Snugly located about 193 km away
from the city making it a 4-hour drive on the Colombo-Kandy - Nanu
Oya-Badulla Road and railway line, is where the happy town of Haputale
is, at an elevation of 1,579 m (4,736 ft).
Overlooking a heavenly mountain ridge of the southern edge of the
Central Highlands, Haputale is one of the most spectacular townships of
Sri Lanka.Haputale’s high elevation offers a stunning bird’s eye view to
the north and the south. Towards the southern side are plains that
tumble near the coast. To the northern section are green hills making up
the rest of the beautiful highlands.
The Haputale Gap is one of the places that offer breathtaking views
in the country. The great amphitheatre of the upper Uva spreads out to
the North and East. It is surrounded by the mountains of Idalgashinna,
Ohiya and the Horton Plains National Park, the peaks of Hakgala (Hakgala
Botanical Gardens is located there), the purple cone of Namunukula and
Poonagala and Nuwara Eliya. On the other side is an equally breathtaking
view and the foothills of the lower Uva, the southern Sabaragamuwa
followed by Southern Province right down to the sea. On a bright and
cloudless day, one could see the ocean as a bright blue line in the
distance, disclosing the stabbing rays of the little lighthouse of
Hambantota, far south.
The highlight of a nature trek is the tranquil Lipton’s Seat bringing
in a panoramic view that sweeps you off the feet. While hiking you
wouldn’t miss the famous tea factory, old country mansion of Adhisham
and Diyaluma Falls.
A little way off the town, some of the tea plantations are geared to
welcome the tourists. The colonial heritage of Ceylon is brought to life
by St. Andrew’s, neo-Gothic church located just north of the town along
the main road Haputale-Bandarawela. The graveyard of the church takes
solace in providing the final resting places to the illustrious British
tea planters.
The Benedictine monastery of Addisham is a few kilometres from
Haputale. The sign at the main gate reads ‘Silence is Golden’, a golden
saying hardly adhered by the million mutinies of the modern world devoid
of collective responsibility yet clamouring for individual rights.

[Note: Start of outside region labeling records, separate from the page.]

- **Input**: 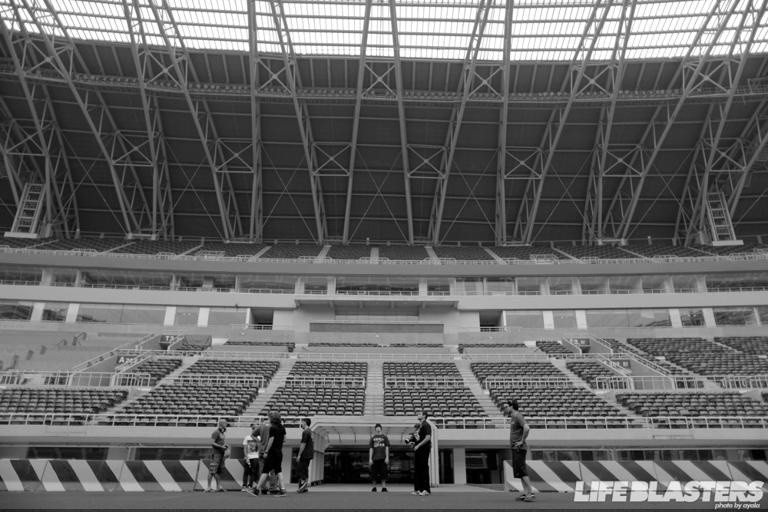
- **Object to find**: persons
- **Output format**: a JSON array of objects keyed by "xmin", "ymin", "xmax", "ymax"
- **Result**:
[
  {"xmin": 238, "ymin": 411, "xmax": 314, "ymax": 495},
  {"xmin": 367, "ymin": 422, "xmax": 391, "ymax": 495},
  {"xmin": 404, "ymin": 412, "xmax": 431, "ymax": 497},
  {"xmin": 504, "ymin": 401, "xmax": 536, "ymax": 502},
  {"xmin": 205, "ymin": 419, "xmax": 228, "ymax": 492}
]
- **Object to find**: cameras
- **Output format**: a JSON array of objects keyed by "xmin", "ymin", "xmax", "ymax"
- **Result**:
[{"xmin": 405, "ymin": 433, "xmax": 417, "ymax": 444}]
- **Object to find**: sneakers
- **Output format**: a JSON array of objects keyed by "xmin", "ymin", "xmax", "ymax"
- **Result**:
[
  {"xmin": 516, "ymin": 493, "xmax": 537, "ymax": 502},
  {"xmin": 296, "ymin": 480, "xmax": 309, "ymax": 493},
  {"xmin": 205, "ymin": 488, "xmax": 225, "ymax": 493},
  {"xmin": 240, "ymin": 485, "xmax": 286, "ymax": 497},
  {"xmin": 410, "ymin": 489, "xmax": 430, "ymax": 497},
  {"xmin": 371, "ymin": 487, "xmax": 388, "ymax": 492}
]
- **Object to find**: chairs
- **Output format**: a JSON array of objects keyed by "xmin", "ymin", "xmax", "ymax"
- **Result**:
[
  {"xmin": 0, "ymin": 334, "xmax": 768, "ymax": 432},
  {"xmin": 0, "ymin": 232, "xmax": 768, "ymax": 262}
]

The old colonial British planters’ bungalow was converted into a
monastery by an industrious team of monks with tons of stonework. The
original bungalow was built by a Kentish gentleman, who having filled it
with imported carpets, porcelain, furniture and glassware, even had an
English chauffeur brought in for his Daimler.
Today the monastery runs a domestic industry of food products such as
jams and jellies from guavas and fruit cordials. The monastery bordering
the Tangamalai bird sanctuary, the garden is home to blue magpies,
paradise flycatchers, green barbets, brilliant orange plumaged mini-verts
hornbills, golden orioles and a host of other bird life.